=== Job ===
Output every line of the records below as a JSON array of strings, one string per line, skipping blank lines and omitting the pictures.

=== The records ===
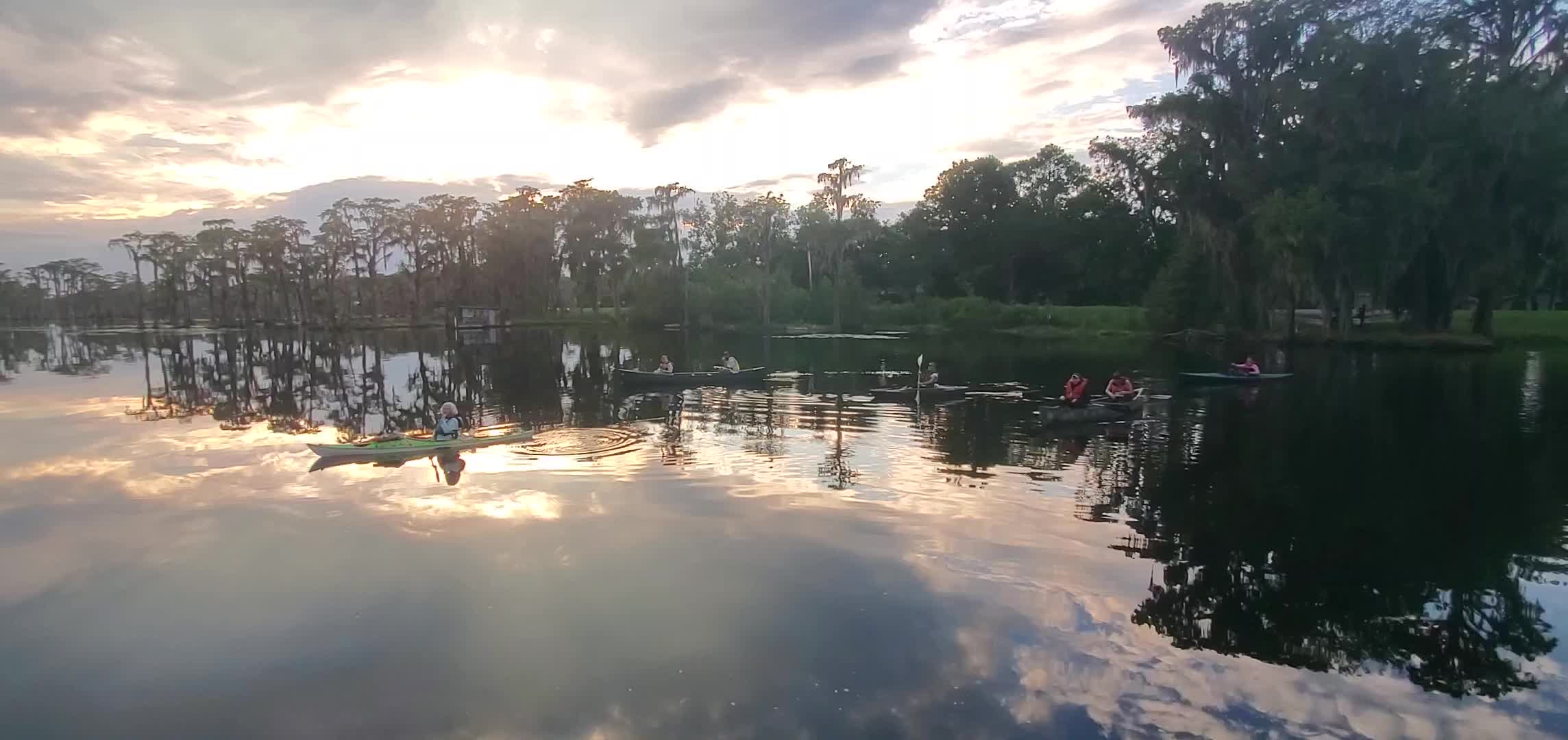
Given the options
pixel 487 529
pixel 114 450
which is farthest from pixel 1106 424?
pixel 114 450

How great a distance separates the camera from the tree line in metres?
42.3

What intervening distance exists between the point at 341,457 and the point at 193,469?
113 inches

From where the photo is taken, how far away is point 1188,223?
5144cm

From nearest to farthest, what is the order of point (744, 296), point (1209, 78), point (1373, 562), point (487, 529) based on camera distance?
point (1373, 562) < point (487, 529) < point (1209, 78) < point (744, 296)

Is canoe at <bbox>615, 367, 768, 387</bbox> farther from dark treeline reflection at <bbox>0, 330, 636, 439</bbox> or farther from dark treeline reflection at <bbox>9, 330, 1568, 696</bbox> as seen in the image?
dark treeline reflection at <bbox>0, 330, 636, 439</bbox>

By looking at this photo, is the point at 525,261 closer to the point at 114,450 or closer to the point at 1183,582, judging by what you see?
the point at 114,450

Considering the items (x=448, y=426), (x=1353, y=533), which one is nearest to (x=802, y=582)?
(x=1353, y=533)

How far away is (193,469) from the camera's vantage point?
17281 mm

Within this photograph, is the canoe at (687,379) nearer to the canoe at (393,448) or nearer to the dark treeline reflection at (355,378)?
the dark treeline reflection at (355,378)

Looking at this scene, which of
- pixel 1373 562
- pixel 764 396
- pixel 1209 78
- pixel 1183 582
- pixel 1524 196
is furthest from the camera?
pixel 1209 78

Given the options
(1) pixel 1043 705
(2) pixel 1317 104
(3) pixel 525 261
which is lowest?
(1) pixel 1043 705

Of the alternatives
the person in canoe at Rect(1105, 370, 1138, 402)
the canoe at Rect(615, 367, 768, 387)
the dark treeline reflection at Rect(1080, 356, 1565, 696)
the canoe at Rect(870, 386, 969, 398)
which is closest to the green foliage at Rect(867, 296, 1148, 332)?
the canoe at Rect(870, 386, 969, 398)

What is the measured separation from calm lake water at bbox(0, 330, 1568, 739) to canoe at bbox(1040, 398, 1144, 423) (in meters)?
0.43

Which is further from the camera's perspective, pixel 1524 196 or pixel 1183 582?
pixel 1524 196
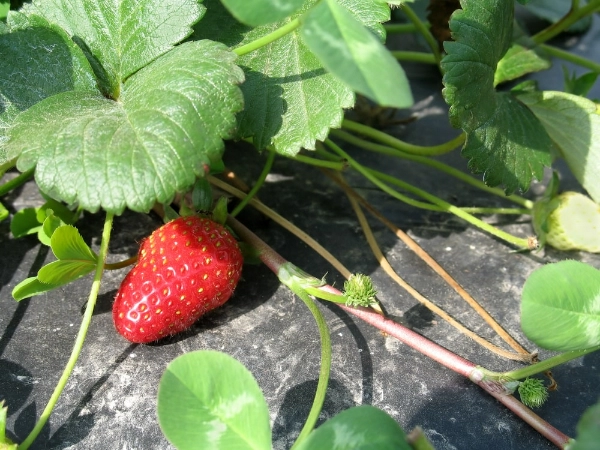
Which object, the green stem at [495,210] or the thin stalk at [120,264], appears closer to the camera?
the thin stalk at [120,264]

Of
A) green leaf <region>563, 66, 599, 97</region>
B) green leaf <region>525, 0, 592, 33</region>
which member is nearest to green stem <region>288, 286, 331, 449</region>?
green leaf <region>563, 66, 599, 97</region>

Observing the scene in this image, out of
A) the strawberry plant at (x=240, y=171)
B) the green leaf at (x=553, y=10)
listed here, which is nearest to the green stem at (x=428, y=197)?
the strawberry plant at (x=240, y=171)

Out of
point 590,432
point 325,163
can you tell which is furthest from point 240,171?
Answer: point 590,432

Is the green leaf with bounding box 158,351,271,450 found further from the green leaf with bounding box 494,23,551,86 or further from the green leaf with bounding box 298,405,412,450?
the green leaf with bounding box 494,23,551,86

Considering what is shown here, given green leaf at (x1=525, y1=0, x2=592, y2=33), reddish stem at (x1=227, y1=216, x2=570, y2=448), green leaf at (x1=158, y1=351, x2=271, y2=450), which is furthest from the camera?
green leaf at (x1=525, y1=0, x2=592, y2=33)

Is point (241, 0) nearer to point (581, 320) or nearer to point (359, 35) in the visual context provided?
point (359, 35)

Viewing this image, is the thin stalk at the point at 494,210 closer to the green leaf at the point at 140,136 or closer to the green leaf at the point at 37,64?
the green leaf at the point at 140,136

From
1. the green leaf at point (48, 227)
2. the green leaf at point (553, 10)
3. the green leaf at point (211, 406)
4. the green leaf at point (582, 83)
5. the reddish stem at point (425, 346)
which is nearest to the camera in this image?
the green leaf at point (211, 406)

=== Written response ===
[
  "Given the options",
  "pixel 487 529",
  "pixel 114 450",
  "which is farthest from pixel 1106 424?",
  "pixel 114 450",
  "How great a distance separates the camera from the tree line in metres?",
  "42.3",
  "What intervening distance exists between the point at 341,457 and the point at 193,469?",
  "113 inches",
  "From where the photo is taken, how far away is point 1188,223?",
  "5144cm",
  "From nearest to farthest, what is the order of point (744, 296), point (1209, 78), point (1373, 562), point (487, 529) based on camera distance?",
  "point (1373, 562) < point (487, 529) < point (1209, 78) < point (744, 296)",
  "Is canoe at <bbox>615, 367, 768, 387</bbox> farther from dark treeline reflection at <bbox>0, 330, 636, 439</bbox> or farther from dark treeline reflection at <bbox>9, 330, 1568, 696</bbox> as seen in the image?",
  "dark treeline reflection at <bbox>0, 330, 636, 439</bbox>",
  "By looking at this photo, is the point at 525,261 closer to the point at 114,450 or closer to the point at 1183,582, judging by what you see?",
  "the point at 114,450",
  "Considering the items (x=448, y=426), (x=1353, y=533), which one is nearest to (x=802, y=582)?",
  "(x=1353, y=533)",
  "How far away is (193,469) from the camera's vantage point?",
  "17281 mm",
  "Within this photograph, is the canoe at (687,379) nearer to the canoe at (393,448) or nearer to the dark treeline reflection at (355,378)?",
  "the dark treeline reflection at (355,378)",
  "Looking at this scene, which of",
  "- pixel 1373 562",
  "- pixel 764 396",
  "- pixel 1209 78",
  "- pixel 1183 582",
  "- pixel 1524 196",
  "is furthest from the camera?",
  "pixel 1209 78",
  "Given the options",
  "(1) pixel 1043 705",
  "(2) pixel 1317 104",
  "(3) pixel 525 261",
  "which is lowest?",
  "(1) pixel 1043 705",
  "Of the alternatives",
  "the person in canoe at Rect(1105, 370, 1138, 402)",
  "the canoe at Rect(615, 367, 768, 387)",
  "the dark treeline reflection at Rect(1080, 356, 1565, 696)",
  "the canoe at Rect(870, 386, 969, 398)",
  "which is closest to the green foliage at Rect(867, 296, 1148, 332)?",
  "the canoe at Rect(870, 386, 969, 398)",
  "What is the measured separation from calm lake water at bbox(0, 330, 1568, 739) to canoe at bbox(1040, 398, 1144, 423) (in meters)?",
  "0.43",
  "Which is further from the camera's perspective, pixel 1524 196 or pixel 1183 582?",
  "pixel 1524 196",
  "Which object, the green stem at [495,210] or the thin stalk at [120,264], appears closer to the camera?",
  "the thin stalk at [120,264]",
  "Of",
  "A) green leaf <region>563, 66, 599, 97</region>",
  "B) green leaf <region>525, 0, 592, 33</region>",
  "which member is nearest to green stem <region>288, 286, 331, 449</region>?",
  "green leaf <region>563, 66, 599, 97</region>",
  "Observing the scene in this image, out of",
  "A) the strawberry plant at (x=240, y=171)",
  "B) the green leaf at (x=553, y=10)",
  "listed here, which is nearest to the green stem at (x=428, y=197)?",
  "the strawberry plant at (x=240, y=171)",
  "Out of",
  "point 590,432",
  "point 325,163",
  "can you tell which is furthest from point 240,171?",
  "Answer: point 590,432",
  "Is the green leaf with bounding box 158,351,271,450 found further from the green leaf with bounding box 494,23,551,86 or further from the green leaf with bounding box 298,405,412,450?",
  "the green leaf with bounding box 494,23,551,86",
  "Considering what is shown here, given green leaf at (x1=525, y1=0, x2=592, y2=33), reddish stem at (x1=227, y1=216, x2=570, y2=448), green leaf at (x1=158, y1=351, x2=271, y2=450), which is furthest from the camera?",
  "green leaf at (x1=525, y1=0, x2=592, y2=33)",
  "Is point (241, 0) nearer to point (581, 320) or nearer to point (359, 35) in the visual context provided?",
  "point (359, 35)",
  "Viewing this image, is the thin stalk at the point at 494,210 closer to the green leaf at the point at 140,136 or closer to the green leaf at the point at 37,64?",
  "the green leaf at the point at 140,136",
  "From",
  "1. the green leaf at point (48, 227)",
  "2. the green leaf at point (553, 10)",
  "3. the green leaf at point (211, 406)",
  "4. the green leaf at point (582, 83)",
  "5. the reddish stem at point (425, 346)",
  "which is nearest to the camera in this image?",
  "the green leaf at point (211, 406)"
]